Will gene editing increase the precision and thus effectiveness of genetic engineering technologies? Dr Wilson writes that the evidence thus far shows that gene editing is "also prone" to introducing unintended effects. This is partly because virtually all gene editing protocols utilize standard GM techniques and also because "new evidence from both animals and plants indicates that gene editing itself can result in unintended mutations at or near the target site". Numerous studies cited in the review "support the conclusion that plant gene editing outcomes are imprecise and unpredictable, and that, depending on the combination of techniques used, gene editing can be highly mutagenic" (causing DNA damage). As with older-style GM, Dr Wilson notes, the number and type of unintended effects introduced using gene editing will depend in part on the new trait being introduced and in part on the unintended effects wrought on the genome by the techniques themselves. So contrary to the messaging of pro-GMO lobby groups and organisations, Dr Wilson says that there can be no shortcuts when it comes to regulating these techniques: "All benefits, hazards, and risks must therefore be assessed experimentally on a case-by-case basis for each independently derived nGM trait and crop... This should include whole genome sequencing comparisons with an isogenic line and -omic [molecular profiling] analyses." Dr Wilson concludes, "While in theory it might someday be possible to create a GM crop that meets the broad requirements of sustainable agriculture, in practice this seems highly unlikely to ever happen."

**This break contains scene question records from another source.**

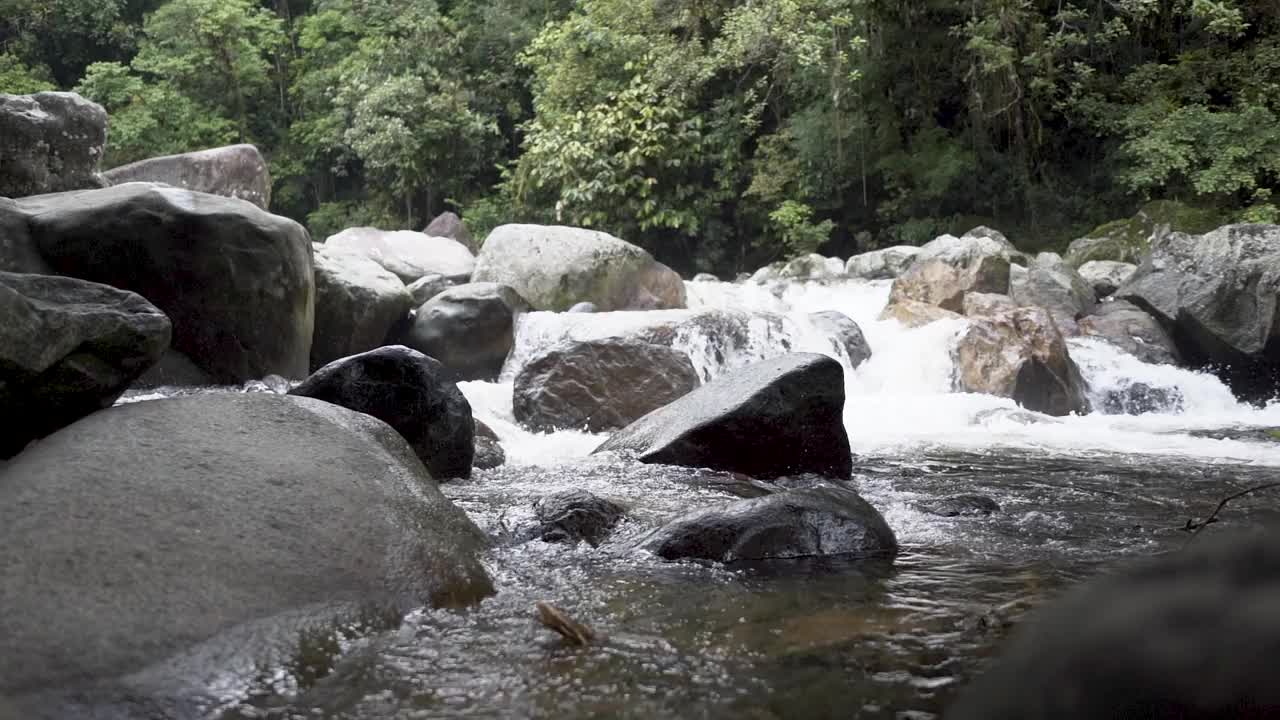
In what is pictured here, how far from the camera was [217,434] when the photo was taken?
3.59 m

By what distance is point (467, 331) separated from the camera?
9.97 m

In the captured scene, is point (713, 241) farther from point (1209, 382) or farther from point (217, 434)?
point (217, 434)

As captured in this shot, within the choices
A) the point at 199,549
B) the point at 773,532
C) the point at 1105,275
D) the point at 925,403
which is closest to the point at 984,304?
the point at 925,403

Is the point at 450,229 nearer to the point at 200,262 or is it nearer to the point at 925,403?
the point at 925,403

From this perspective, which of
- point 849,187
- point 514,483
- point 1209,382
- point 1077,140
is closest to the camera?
point 514,483

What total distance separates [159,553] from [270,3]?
28.4 meters

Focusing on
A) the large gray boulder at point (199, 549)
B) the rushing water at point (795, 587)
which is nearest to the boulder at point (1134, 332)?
the rushing water at point (795, 587)

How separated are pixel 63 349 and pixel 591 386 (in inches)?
186

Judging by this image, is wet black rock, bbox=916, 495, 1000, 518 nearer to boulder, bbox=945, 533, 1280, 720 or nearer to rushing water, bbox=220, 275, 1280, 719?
rushing water, bbox=220, 275, 1280, 719

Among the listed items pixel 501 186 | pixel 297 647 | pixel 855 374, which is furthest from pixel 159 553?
pixel 501 186

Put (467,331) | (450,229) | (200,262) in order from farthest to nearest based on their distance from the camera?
(450,229), (467,331), (200,262)

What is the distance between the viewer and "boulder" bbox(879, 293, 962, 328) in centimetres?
1141

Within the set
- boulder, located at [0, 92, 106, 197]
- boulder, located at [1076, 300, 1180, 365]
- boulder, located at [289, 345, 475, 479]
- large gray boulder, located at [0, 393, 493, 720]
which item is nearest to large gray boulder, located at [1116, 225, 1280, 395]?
boulder, located at [1076, 300, 1180, 365]

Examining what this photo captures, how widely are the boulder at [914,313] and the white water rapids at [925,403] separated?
4.7 inches
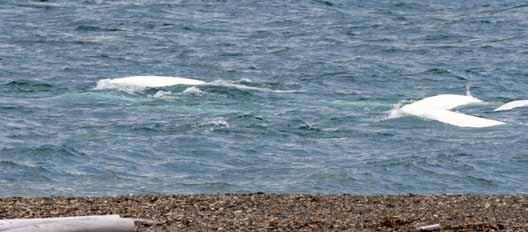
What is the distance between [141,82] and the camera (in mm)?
31172

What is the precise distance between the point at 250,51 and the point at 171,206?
23.9 meters

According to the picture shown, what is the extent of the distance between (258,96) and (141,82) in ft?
8.81

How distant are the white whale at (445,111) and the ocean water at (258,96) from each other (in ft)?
1.23

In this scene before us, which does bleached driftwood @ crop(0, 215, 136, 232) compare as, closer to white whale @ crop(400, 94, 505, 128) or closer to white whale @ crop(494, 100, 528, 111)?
white whale @ crop(400, 94, 505, 128)

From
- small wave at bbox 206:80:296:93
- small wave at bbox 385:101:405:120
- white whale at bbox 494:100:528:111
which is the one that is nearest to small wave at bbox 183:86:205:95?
small wave at bbox 206:80:296:93

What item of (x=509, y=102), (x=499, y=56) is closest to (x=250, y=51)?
(x=499, y=56)

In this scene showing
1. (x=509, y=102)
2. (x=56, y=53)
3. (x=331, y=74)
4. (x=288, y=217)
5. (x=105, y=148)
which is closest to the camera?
(x=288, y=217)

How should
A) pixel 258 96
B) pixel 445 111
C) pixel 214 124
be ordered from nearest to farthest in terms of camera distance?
pixel 214 124 < pixel 445 111 < pixel 258 96

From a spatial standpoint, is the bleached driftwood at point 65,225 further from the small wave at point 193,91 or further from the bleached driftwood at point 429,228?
the small wave at point 193,91

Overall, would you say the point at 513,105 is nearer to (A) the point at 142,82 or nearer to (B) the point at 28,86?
(A) the point at 142,82

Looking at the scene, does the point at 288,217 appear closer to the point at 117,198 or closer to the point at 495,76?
the point at 117,198

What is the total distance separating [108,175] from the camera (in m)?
21.7

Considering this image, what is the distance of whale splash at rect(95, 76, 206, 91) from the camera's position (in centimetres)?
3100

The findings of the new review are timely for the European Union. The European Commission's Farm to Fork Strategy of May 2020 plans to improve the sustainability of the food and agriculture chain – and the Commission thinks new GM techniques such as gene editing might play a part. By 2030 Farm to Fork plans to reduce the use of fertilisers by at least 20% and chemical pesticides by 50% and turn 25% of agricultural land over to organic farming. But the Farm to Fork report also contains a highly contentious statement that the Commission is "carrying out a study which will look at the potential of new genomic techniques to improve sustainability along the food supply chain". The Commission says, "new innovative techniques, including biotechnology and the development of bio-based products, may play a role in increasing sustainability, provided they are safe for consumers and the environment while bringing benefits for society as a whole". According to the Commission, new GM techniques can "accelerate the process of reducing dependency on pesticides". EU agriculture ministers gave their stamp of approval to Farm to Fork and were quick to seize the opportunity to push new GM, telling the media that the EU should make use of "new innovative" breeding techniques, including gene editing, to boost sustainability of food production. Both the agriculture ministers and the Commission need to carefully examine the findings of Dr Wilson's review, which offers crucial information for policymakers considering how to regulate new GM techniques. And the Commission must address all the points made in the review in its study on new GM and sustainability.